Spark ML: How does DecisionTreeClassificatonModel know about the tree weights?

I'd like to get the weight for the tree nodes from a saved (or unsaved) DecisionTreeClassificationModel. However I can't find anything remotely resembling that.

How does the model actually perform the classification not knowing any of those.
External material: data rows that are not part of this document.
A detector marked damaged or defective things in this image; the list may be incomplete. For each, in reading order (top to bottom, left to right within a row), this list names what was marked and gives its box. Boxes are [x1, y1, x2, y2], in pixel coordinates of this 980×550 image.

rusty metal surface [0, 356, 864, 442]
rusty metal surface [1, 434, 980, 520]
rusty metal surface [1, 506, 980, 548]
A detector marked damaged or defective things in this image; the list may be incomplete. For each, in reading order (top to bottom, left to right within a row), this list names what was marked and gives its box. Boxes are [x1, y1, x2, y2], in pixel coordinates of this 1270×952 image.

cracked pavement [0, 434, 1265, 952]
Below are the Params that are saved in the model:

{"class":"org.apache.spark.ml.classification.DecisionTreeClassificationModel"
"timestamp":1551207582648
"sparkVersion":"2.3.2"
"uid":"DecisionTreeClassifier_4ffc94d20f1ddb29f282"
"paramMap":{
"cacheNodeIds":false
"maxBins":32
"minInstancesPerNode":1
"predictionCol":"prediction"
"minInfoGain":0.0
"rawPredictionCol":"rawPrediction"
"featuresCol":"features"
"probabilityCol":"probability"
"checkpointInterval":10
"seed":956191873026065186
"impurity":"gini"
"maxMemoryInMB":256
"maxDepth":2
"labelCol":"indexed"
}
"numFeatures":1
"numClasses":2
}

Solution

By using treeWeights:

treeWeights

Return the weights for each tree

New in version 1.5.0.

How does the model actually perform the classification not knowing any of those.
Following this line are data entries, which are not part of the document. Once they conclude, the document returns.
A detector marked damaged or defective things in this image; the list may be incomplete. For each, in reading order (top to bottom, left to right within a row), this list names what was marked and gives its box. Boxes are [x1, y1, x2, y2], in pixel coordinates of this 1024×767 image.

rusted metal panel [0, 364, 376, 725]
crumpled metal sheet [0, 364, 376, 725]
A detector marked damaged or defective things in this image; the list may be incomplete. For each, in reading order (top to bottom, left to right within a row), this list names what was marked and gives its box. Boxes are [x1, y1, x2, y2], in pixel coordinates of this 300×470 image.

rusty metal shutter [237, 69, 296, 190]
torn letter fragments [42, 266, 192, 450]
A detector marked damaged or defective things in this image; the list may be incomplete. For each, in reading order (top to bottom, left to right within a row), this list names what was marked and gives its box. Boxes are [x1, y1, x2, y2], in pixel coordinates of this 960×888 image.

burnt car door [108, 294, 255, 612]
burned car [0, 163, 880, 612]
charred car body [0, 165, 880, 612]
The weights are stored, just not as a part of the metadata. If you have model

from pyspark.ml.classification import RandomForestClassificationModel

model: RandomForestClassificationModel = ...

and save it to disk

path: str = ...

model.save(path)

you'll see that the writer creates treesMetadata subdirectory. If you load the content (default writer uses Parquet):

import os

trees_metadata = spark.read.parquet(os.path.join(path, "treesMetadata"))

you'll see following structure:

trees_metadata.printSchema()

root
 |-- treeID: integer (nullable = true)
 |-- metadata: string (nullable = true)
 |-- weights: double (nullable = true)

where weights column contains the weight of tree identified by treeID.

Similarly node data is stored in the data subdirectory (see for example Extract and Visualize Model Trees from Sparklyr):

spark.read.parquet(os.path.join(path, "data")).printSchema()

root
 |-- id: integer (nullable = true)
 |-- prediction: double (nullable = true)
 |-- impurity: double (nullable = true)
 |-- impurityStats: array (nullable = true)
 |    |-- element: double (containsNull = true)
 |-- gain: double (nullable = true)
 |-- leftChild: integer (nullable = true)
 |-- rightChild: integer (nullable = true)
 |-- split: struct (nullable = true)
 |    |-- featureIndex: integer (nullable = true)
 |    |-- leftCategoriesOrThreshold: array (nullable = true)
 |    |    |-- element: double (containsNull = true)
 |    |-- numCategories: integer (nullable = true)

Equivalent information (minus tree data and tree weights) is available for DecisionTreeClassificationModel as well.